*** QUOTED PASSAGE Section Begins ***

In short, I think we romanticize medicine, and I think we romanticize truth. In both cases, I think we mistake our cloud of perceptions for objective features of reality, and we think the milieu in which we move is far more clear-cut and stable than it really is. Healing is in God's hands, just like truth, and I think we concoct ersatz stand-ins for His power because we cannot stand to wait for His time, to face fully our dependence on Him. We swallow medicine so we can pretend that we've taken control of our illness. We pronounce statements true or false so we can feel the Godly authority of policing the quality of knowledge, of sorting fact and error into their categories, even though those pursuits fly in the face of everything we know about our human limitations.

*** QUOTED PASSAGE Section Ends ***
*** RECORD SET Section Begins ***

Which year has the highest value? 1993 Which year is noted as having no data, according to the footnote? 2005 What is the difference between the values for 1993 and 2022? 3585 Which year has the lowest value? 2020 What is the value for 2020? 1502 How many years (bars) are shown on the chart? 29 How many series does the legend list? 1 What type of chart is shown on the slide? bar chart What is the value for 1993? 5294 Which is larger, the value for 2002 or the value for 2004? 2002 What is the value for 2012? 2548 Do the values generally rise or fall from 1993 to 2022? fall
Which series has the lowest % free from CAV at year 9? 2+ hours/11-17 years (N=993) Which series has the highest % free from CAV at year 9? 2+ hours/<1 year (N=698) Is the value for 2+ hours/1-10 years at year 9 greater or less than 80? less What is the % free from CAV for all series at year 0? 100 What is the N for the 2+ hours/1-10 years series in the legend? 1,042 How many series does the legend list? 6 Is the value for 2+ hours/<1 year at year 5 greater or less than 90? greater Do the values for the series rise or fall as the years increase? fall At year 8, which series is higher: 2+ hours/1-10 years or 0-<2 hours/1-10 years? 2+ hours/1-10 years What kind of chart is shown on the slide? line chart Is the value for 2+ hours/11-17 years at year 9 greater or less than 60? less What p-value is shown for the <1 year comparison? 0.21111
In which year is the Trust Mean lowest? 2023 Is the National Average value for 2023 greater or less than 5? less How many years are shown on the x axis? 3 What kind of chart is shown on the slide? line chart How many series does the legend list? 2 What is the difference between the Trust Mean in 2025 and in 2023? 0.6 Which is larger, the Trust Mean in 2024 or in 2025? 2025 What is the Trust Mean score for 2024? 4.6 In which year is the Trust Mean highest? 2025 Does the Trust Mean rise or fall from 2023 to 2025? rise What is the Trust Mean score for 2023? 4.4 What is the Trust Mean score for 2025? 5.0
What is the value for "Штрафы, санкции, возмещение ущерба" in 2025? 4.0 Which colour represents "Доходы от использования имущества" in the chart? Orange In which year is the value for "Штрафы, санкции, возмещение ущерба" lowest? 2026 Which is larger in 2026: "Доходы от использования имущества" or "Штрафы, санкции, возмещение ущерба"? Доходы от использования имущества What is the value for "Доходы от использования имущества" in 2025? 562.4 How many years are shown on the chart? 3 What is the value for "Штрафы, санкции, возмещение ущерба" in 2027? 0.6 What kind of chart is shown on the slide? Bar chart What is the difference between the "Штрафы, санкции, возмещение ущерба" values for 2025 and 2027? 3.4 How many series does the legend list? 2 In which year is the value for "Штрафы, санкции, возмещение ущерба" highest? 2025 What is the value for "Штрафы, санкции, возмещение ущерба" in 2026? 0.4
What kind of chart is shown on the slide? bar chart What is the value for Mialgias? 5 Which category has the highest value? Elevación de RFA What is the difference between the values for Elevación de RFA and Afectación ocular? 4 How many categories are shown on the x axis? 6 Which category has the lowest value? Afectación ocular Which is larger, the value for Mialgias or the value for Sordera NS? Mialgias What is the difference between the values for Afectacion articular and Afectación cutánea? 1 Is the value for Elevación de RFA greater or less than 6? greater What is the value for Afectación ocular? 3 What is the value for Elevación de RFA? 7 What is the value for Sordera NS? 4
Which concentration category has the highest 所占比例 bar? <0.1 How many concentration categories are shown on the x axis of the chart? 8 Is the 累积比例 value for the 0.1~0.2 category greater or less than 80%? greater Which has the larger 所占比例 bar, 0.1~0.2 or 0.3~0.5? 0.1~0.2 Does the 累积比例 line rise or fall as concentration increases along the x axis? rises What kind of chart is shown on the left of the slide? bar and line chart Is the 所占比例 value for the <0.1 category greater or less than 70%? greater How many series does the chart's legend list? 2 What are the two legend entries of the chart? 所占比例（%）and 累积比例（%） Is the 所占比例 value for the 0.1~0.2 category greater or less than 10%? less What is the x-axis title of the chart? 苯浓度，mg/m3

*** RECORD SET Section Ends ***

### GOAL OF THE EXERCISE
Reproduce the passage about romanticizing medicine and truth in full, word for word.

### SOLUTION FOR THIS TASK
In short, I think we romanticize medicine, and I think we romanticize truth. In both cases, I think we mistake our cloud of perceptions for objective features of reality, and we think the milieu in which we move is far more clear-cut and stable than it really is. Healing is in God's hands, just like truth, and I think we concoct ersatz stand-ins for His power because we cannot stand to wait for His time, to face fully our dependence on Him. We swallow medicine so we can pretend that we've taken control of our illness. We pronounce statements true or false so we can feel the Godly authority of policing the quality of knowledge, of sorting fact and error into their categories, even though those pursuits fly in the face of everything we know about our human limitations.